WHAT IS NEEDED:
Only the lines below from the one containing "В память о первооткрывателе" to the one containing "Gambar Kaligrafi Santri TPQ Al-Mujahiddin" should be repeated, both included and unchanged.

MATERIAL SHOWN:
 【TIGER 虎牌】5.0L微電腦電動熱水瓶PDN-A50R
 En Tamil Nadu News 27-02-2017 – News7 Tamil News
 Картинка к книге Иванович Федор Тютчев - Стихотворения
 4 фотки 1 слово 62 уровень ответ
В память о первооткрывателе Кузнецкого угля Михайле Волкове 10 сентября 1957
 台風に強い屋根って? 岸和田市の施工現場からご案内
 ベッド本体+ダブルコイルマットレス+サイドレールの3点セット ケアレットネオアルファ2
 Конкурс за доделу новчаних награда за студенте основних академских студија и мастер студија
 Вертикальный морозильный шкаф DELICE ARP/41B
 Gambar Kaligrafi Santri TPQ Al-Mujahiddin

---

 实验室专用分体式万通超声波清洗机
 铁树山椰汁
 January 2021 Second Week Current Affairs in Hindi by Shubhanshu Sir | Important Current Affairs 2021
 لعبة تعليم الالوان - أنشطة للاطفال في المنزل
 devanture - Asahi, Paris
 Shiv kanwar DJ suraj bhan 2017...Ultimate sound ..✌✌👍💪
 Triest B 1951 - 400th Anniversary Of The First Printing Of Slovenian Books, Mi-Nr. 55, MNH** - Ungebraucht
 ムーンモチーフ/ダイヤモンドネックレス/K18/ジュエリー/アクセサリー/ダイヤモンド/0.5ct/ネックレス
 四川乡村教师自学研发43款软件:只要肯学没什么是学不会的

EXERCISE ANSWER:
В память о первооткрывателе Кузнецкого угля Михайле Волкове 10 сентября 1957
 台風に強い屋根って? 岸和田市の施工現場からご案内
 ベッド本体+ダブルコイルマットレス+サイドレールの3点セット ケアレットネオアルファ2
 Конкурс за доделу новчаних награда за студенте основних академских студија и мастер студија
 Вертикальный морозильный шкаф DELICE ARP/41B
 Gambar Kaligrafi Santri TPQ Al-Mujahiddin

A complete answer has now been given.